Set of tasks –
a. In the awards write-up, what must the player wait for to take out the monsters in Portrait?
b. Please write out a stretch of the awards write-up word for word, starting at "Best 2D Game: Portrait" and ending after "briefly turn invisible.".
c. Carry the awards write-up forward from its final sentence.

Selection –
Best 2D Game: Portrait of Innocent X [Play here!]
Team Members (left to right): Steven Urbani (GD35), Kris Kamaruddin (GD35)
Theme: Study after Velazquez’s Portrait of Innocent X, by Francis Bacon
Award: Best 2D Game
The story behind the Portrait game reminds me slightly of Ib, which I similarly loved. Aside from some minor thematic similarities, the two games are incredibly different. Portrait takes you into the ghost- and zombie-filled museum-turned-castle, where you have no power to destroy anything on your own. Instead, you must wait for flashes of lightning to take out the monsters, and survive the intervals between. This is much more difficult than it sounds, especially with how the ghosts can briefly turn invisible.
Best UDK Game: The Spider [Play here!]
Team Members (left to right): Adam Gross (GD36), Joseph Belanger (GD36), Matthew Thomas (GD36)

Provided information –
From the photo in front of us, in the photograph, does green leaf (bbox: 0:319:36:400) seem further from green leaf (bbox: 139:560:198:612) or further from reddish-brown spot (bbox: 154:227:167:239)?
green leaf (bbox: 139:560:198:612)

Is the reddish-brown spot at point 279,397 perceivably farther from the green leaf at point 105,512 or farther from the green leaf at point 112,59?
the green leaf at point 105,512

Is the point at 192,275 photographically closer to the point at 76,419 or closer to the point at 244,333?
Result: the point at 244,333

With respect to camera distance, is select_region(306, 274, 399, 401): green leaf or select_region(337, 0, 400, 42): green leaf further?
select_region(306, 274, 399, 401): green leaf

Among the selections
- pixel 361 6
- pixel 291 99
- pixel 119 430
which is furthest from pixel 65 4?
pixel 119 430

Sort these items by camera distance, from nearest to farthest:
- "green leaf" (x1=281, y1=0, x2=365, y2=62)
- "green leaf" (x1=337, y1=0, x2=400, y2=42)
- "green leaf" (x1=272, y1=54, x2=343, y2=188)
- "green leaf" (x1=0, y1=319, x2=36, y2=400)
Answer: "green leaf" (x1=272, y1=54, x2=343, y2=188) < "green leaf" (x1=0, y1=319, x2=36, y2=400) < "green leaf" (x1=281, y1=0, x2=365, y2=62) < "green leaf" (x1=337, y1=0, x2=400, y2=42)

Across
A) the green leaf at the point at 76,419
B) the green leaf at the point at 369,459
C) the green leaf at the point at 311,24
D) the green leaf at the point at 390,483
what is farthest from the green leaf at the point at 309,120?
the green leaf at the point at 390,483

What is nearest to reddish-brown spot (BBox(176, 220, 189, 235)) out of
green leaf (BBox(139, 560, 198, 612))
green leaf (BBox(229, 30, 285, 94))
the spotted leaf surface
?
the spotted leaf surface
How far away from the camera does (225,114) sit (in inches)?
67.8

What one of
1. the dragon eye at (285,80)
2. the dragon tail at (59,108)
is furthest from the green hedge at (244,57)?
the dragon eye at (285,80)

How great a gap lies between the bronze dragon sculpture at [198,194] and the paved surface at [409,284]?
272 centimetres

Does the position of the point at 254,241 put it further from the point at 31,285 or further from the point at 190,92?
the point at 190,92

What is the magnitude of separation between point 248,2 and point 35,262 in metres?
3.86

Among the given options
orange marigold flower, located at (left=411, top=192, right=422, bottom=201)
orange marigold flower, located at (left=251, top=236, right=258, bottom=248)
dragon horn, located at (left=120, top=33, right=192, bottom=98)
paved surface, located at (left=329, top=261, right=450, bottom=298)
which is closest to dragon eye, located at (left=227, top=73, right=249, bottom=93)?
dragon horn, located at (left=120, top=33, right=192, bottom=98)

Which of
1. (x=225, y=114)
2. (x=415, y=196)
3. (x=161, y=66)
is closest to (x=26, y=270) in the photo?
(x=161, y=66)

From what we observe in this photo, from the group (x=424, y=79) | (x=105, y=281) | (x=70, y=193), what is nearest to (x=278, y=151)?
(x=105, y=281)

Answers –
a. Flashes of lightning.

b.
Best 2D Game: Portrait of Innocent X [Play here!]
Team Members (left to right): Steven Urbani (GD35), Kris Kamaruddin (GD35)
Theme: Study after Velazquez’s Portrait of Innocent X, by Francis Bacon
Award: Best 2D Game
The story behind the Portrait game reminds me slightly of Ib, which I similarly loved. Aside from some minor thematic similarities, the two games are incredibly different. Portrait takes you into the ghost- and zombie-filled museum-turned-castle, where you have no power to destroy anything on your own. Instead, you must wait for flashes of lightning to take out the monsters, and survive the intervals between. This is much more difficult than it sounds, especially with how the ghosts can briefly turn invisible.

c.
Theme: Smiling Spider, by Odilon Redon
Award: Best UDK Game
The Spider team decided to focus on creating a horror-game mood, using the art they received as a starting point for their game’s boss — luckily, you can avoid the giant spider if you’re smart. Despite running into some initial hurdles with the lighting, they figured out an extremely clever way of blocking areas from the player’s view! This game features a branching path, and some custom meshes, and a nice visual theme. The screenshot above is from the production phase; you should play the game yourself and see the final product in full.
Happy Ending++: Tempting Tower [Play here!]
Team Members (left to right): James Beasley (GD35), Dillon Richard (GD35), Ryan White (GD35)
Theme: The Temptation of St. Anthony, by Hieronymus Bosch
Award: Happy Ending++
What better came to end with than the winner of Happy Ending++? No, there’s nothing scandalous going on here — just that Tempting Tower was one of the few completable games produced this time around. The monsters you see in it are all based off creatures seen in their theme painting. They also added what is probably the most ridiculous jump sound effect ever heard. The explanation of the coins was similarly amusing: see, the coins tempt you to go into dangerous places, but what do you get after collecting those coins? Nothing. It’s empty temptation, and you should resist it! Can you beat the game without collecting a single coin? (I don’t know.)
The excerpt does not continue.